Brasília, DF- O horário de verão deve começar mais tarde este ano. Tradicionalmente ele se inicia nas primeiras semanas outubro, mas dessa vez deve entrar em vigor em novembro. O Tribunal Superior Eleitoral (TSE) pediu ao governo que a mudança seja somente depois do segundo turno das eleições, marcado para 31 de outubro.
O governo pode atender a solicitação e repetir o que ocorreu em 2002, quando, também por causa das eleições, os relógios foram adiantados em uma hora em 3 de novembro.
O Ministério de Minas e Energia está analisando o pedido do TSE e deve anunciar na próxima semana a vigência do novo horário. Se for atendido o pedido do TSE, o mais provável é que comece no dia 7 de novembro, o primeiro domingo depois do segundo turno das eleições. A idéia é fazer a mudança em um dia que provoque menos transtorno para a população. A praxe é divulgar a data 30 dias antes da entrada em vigor, para dar tempo às empresas e à população de se preparar.

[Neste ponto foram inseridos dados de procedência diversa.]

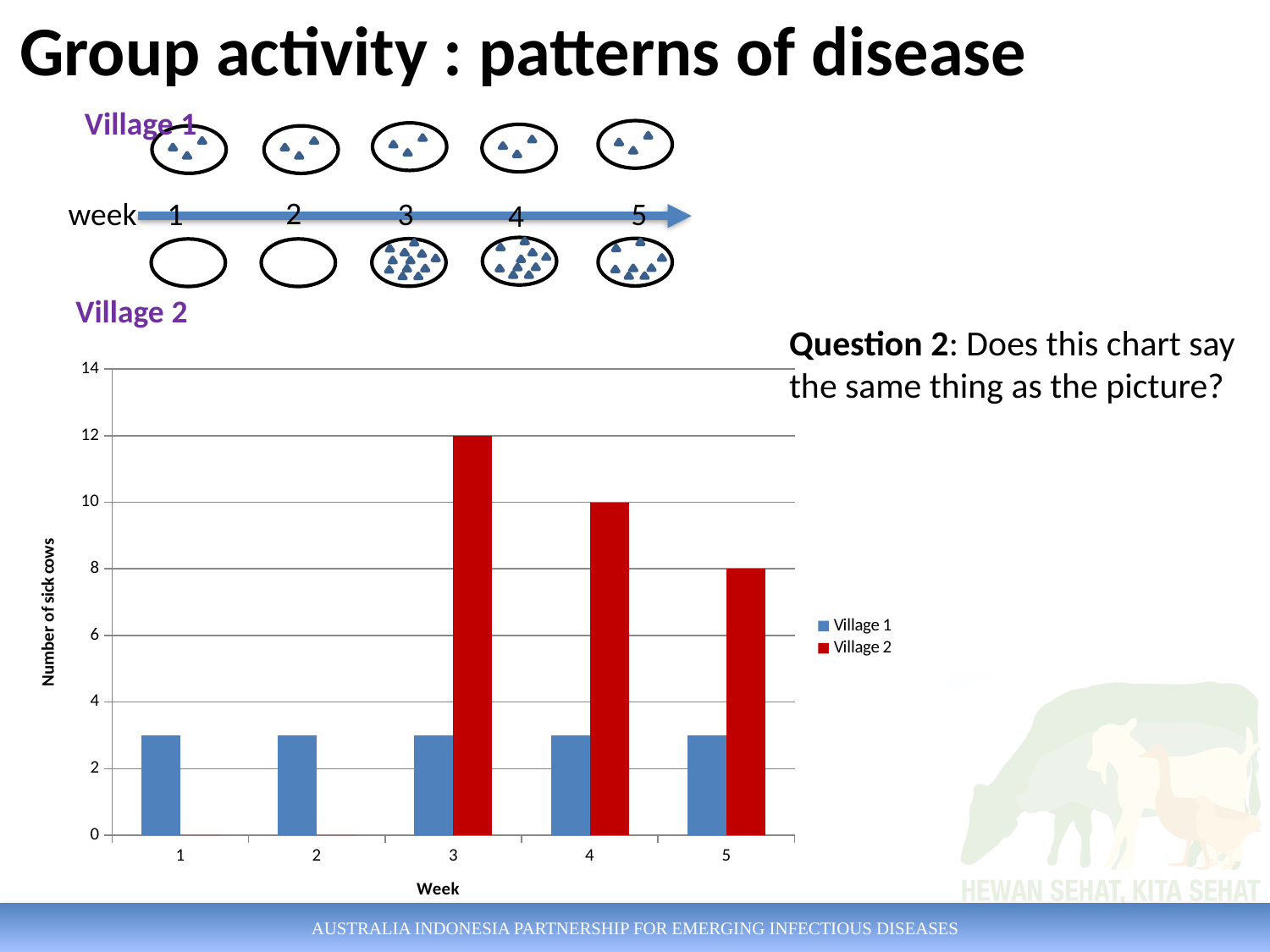
What kind of chart is shown on the slide? bar chart How many weeks are shown on the x axis of the chart? 5 What is the number of sick cows for Village 2 in week 5? 8 Is the value for Village 1 in week 2 greater or less than 4? less What is the number of sick cows for Village 2 in week 4? 10 In week 4, which village has more sick cows, Village 1 or Village 2? Village 2 What is the difference between Village 2's values in week 3 and week 5? 4 In which week is the Village 2 bar highest? 3 What is the title of the chart's vertical axis? Number of sick cows How many series does the chart legend list? 2 What is the number of sick cows for Village 2 in week 3? 12 Do the Village 2 values rise or fall from week 3 to week 5? fall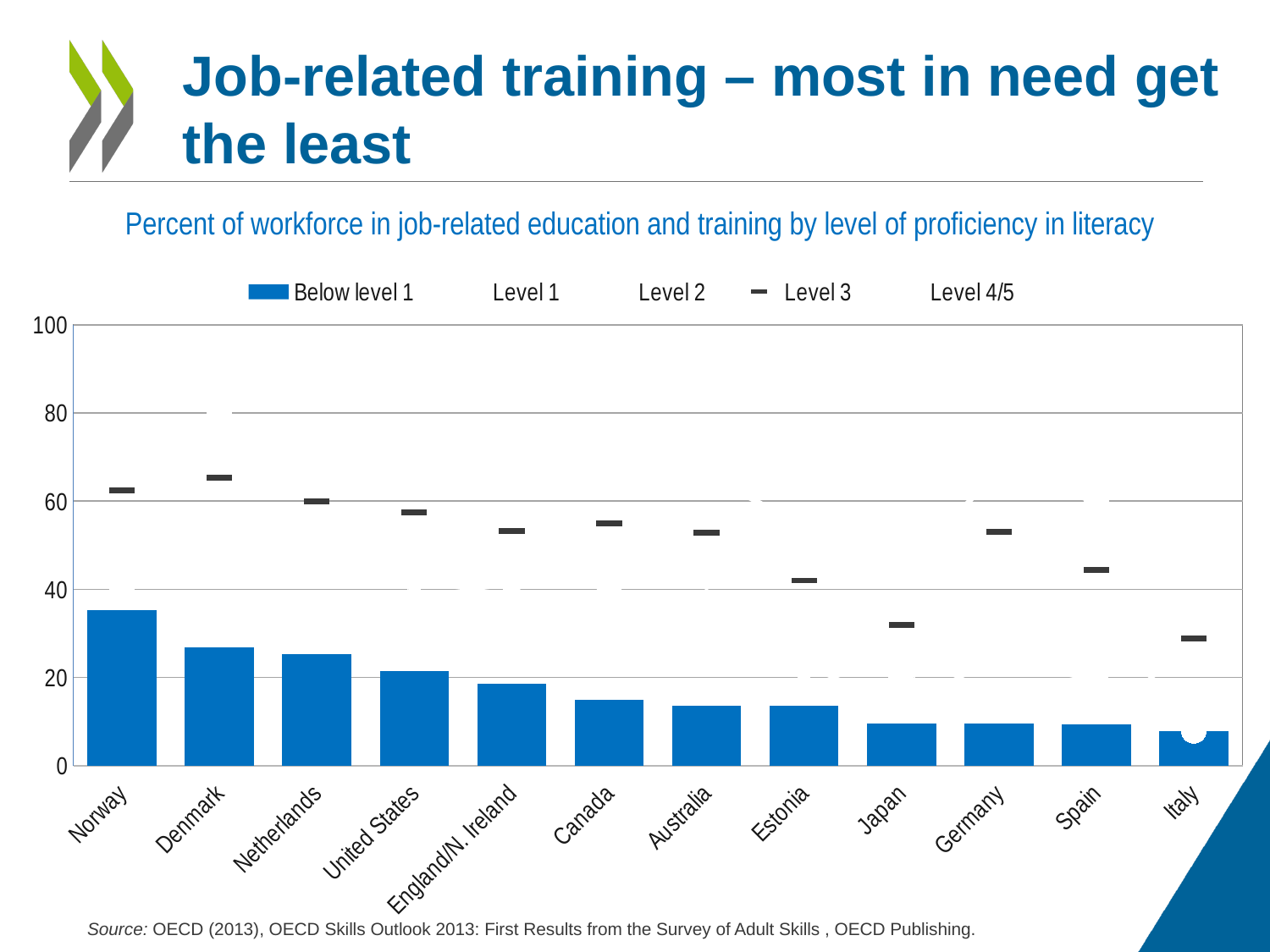
Is the 'Level 3' value for Spain greater or less than 40? greater Which country has the lowest 'Below level 1' bar? Italy Which country has the highest 'Below level 1' bar? Norway What kind of chart is shown on the slide? bar chart Do the 'Below level 1' bars rise or fall from left to right across the countries? fall Which country has the lowest 'Level 3' marker? Italy Is the 'Level 3' value for Japan greater or less than 40? less Which has the larger 'Below level 1' value, Denmark or Netherlands? Denmark Is the 'Below level 1' value for Norway greater or less than 40? less How many countries are shown along the x axis of the chart? 12 Which country has the highest 'Level 3' marker? Denmark How many series does the chart's legend list? 5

O presidente TSE, Sepúlveda Pertence, disse ontem que o adiamento foi sugerido para evitar problemas com o funcionamento das urnas eletrônicas, pois os relógios estão programados para ser acionados às 7 horas dos dias 3 e 31 de outubro.
Na edição passada do horário de verão houve uma queda de 4,5% no consumo de energia no horário de maior gasto, das 18 horas às 21 horas. Para os técnicos do setor elétrico, essa redução de consumo no horário de pico é fundamental para evitar um colapso no sistema por excesso de carga.
Na última edição, a mudança foi adotada nos Estados de Minas Gerais, São Paulo, Espírito Santo, Rio de Janeiro, Paraná, Rio Grande do Sul, Santa Catarina, Mato Grosso do Sul, Goiás e no Distrito Federal, deixando de fora os Estados de Tocantins, Bahia e Sergipe, que entraram nas edições anteriores. A medida foi adotada pela primeira vez em 1931, e de forma ininterrupta desde 1985. A última edição do horário de verão durou 119 dias, de 19 de outubro a 14 de fevereiro.